Comment donc, ajoutent-ils, l’homme est-il tombé dans cette misère ? – C’est par sa négligence et par sa propre faute. Mais comment, disent-ils, par sa propre faute ? – Consultez-vous vous-même, et vous le comprendrez aisément. Car si les méchants ne sont pas méchants par leur propre faute, pourquoi frappez-vous quelquefois votre serviteur ? Pourquoi faites-vous des reproches à votre femme ? Pourquoi châtiez-vous votre fils ? Pourquoi accusez-vous votre ami ? Pourquoi haïssez-vous celui qui vous fait une injustice ? Si ces personnes sont innocentes dans le mal qu’elles font, et si elles ne sont pas elles-mêmes cause du mal qu’elles commettent, vous devez plutôt les plaindre que les punir. C’est que je ne suis pas conséquent, direz-vous, et que je sais mal raisonner. – Et cependant lorsque vous êtes bien convaincu qu’il n’y a point de la faute de vos domestiques, quel que soit le fait, vous savez très bien raisonner et pardonner. Quand votre serviteur par exemple ne fait pas ce que vous lui avez commandé, parce qu’il est malade, vous ne vous plaignez pas de lui, mais vous le plaignez lui-même. Vous reconnaissez donc alors que, s’il ne vous obéit pas ; ce n’est que par une cause étrangère qui est la faiblesse de son corps, et non un dérèglement volontaire qu’on puisse lui imputer légitimement. Il en est de même du premier homme. Si vous étiez convaincu qu’il eût été créé dans le péché, bien loin de le blâmer de sa chute, vous le plaindriez dans son malheur. Car il ne serait pas raisonnable d’excuser votre serviteur lorsqu’il ne vous obéit point parce qu’il est malade, et de n’excuser pas le premier homme d’avoir désobéi à Dieu, s’il avait été créé dans une impuissance naturelle de lui obéir.
Mais nous pouvons encore, d’une autre manière, fermer la bouche à nos contradicteurs. La vérité n’est jamais au dépourvu.
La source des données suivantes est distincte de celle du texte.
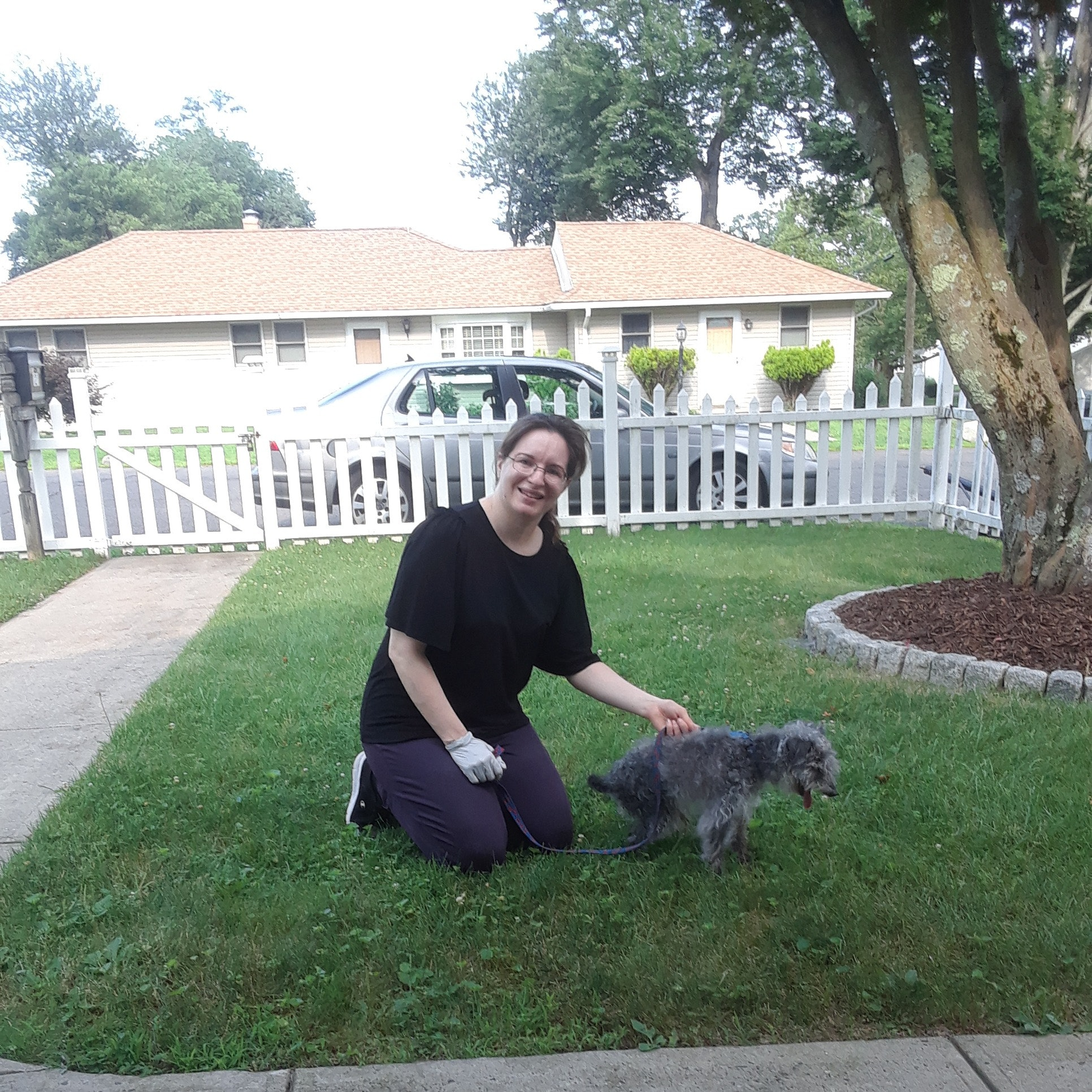 Antonietta's dog boarding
Car d’où vient, par exemple, qu’ils n’accusent point leurs serviteurs de ce qu’ils n’ont pas la mine ou la taille assez avantageuse ou de ce qu’ils n’ont pas d’ailes ; sinon parce qu’ils savent que le défaut de ces qualités vient de la nature et non de la volonté, et qu’ainsi on ne peut justement accuser ceux qui ne les ont point ? Il n’y a personne qui ne demeure d’accord de cette vérité. Lors donc que vous accusez un homme, il est visible dès lors que ce que vous reprenez en lui, vient du choix de la volonté et non de la nécessité de la nature. Car si nous ne pouvons, blâmer comme une faute ce qui est purement naturel, il est clair que ce que nous croyons avoir droit de condamner, ne vient pas de la nature, mais du choix libre de la volonté.
Ne m’opposez donc plus ce raisonnement si faux, et ces subtilités sophistiques, qui n’ont rien de plus solide que les toiles d’araignée. Répondez-moi seulement à ce que je vous demande. Dieu n’a-t-il pas créé tous les hommes ? Je crois que, personne n’en doute. Pourquoi donc ayant tous été également créés de Dieu, ne sont-ils pas tous également ou bons ou méchants ? D’où vient que les uns sont vicieux et les autres vertueux ? Si ces choses dépendent seulement de la nature et non de la volonté, pourquoi les uns s’appliqueraient-ils au bien et les autres au mal ? Si, les hommes étaient naturellement méchants, qui d’entre eux pourrait être bon ? et s’ils étaient, naturellement bons, qui d’entre eux pourrait être méchant ? Car si la nature est une dans tous les hommes, toutes leurs inclinations auraient dû être les mêmes, et non pas innocentes dans, les uns et criminelles dans les autres. Que si l’on dit que les uns sont naturellement bons et les autres naturellement méchants, il est visible que cette pensée est contraire à la raison. Car il s’ensuivrait que les hommes seraient immuables dans le bien et dans le mal, comme nous voyons que les choses naturelles sont immuables. Ainsi, parce que l’homme dans l’état où il est, est naturellement passible et mortel, il ne s’en trouve aucun qui soit impassible et immortel.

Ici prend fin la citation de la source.